→ **Task directions**
Can you copy out, word for word, the rows from the line containing "From the camera's angle, which" through the end of the rows?
— start of Source material —
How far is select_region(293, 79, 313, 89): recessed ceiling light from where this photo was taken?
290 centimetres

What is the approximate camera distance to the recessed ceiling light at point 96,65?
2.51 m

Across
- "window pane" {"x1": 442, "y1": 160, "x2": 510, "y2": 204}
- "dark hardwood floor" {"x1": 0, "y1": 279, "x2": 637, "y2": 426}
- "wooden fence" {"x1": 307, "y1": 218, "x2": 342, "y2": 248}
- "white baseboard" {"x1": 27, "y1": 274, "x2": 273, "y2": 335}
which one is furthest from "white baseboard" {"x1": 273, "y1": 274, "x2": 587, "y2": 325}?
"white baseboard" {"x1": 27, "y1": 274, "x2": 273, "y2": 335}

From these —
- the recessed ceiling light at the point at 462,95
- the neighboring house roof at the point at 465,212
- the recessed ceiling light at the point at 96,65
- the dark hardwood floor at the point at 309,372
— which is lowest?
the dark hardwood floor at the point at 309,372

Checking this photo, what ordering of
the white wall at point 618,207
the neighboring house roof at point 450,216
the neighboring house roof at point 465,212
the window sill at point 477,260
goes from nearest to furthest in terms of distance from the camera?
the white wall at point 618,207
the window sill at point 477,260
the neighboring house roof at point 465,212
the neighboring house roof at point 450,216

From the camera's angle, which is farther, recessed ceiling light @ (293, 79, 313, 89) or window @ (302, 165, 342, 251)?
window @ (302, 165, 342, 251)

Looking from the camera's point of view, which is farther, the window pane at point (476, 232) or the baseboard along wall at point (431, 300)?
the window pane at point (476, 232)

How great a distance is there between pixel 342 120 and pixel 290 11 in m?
— end of Source material —
→ **Answer**
From the camera's angle, which is farther, recessed ceiling light @ (293, 79, 313, 89) or window @ (302, 165, 342, 251)?
window @ (302, 165, 342, 251)

Looking from the camera's point of view, which is farther, the window pane at point (476, 232) or the baseboard along wall at point (431, 300)?
the window pane at point (476, 232)

How great a distance is there between pixel 342 120 and pixel 290 11 in m?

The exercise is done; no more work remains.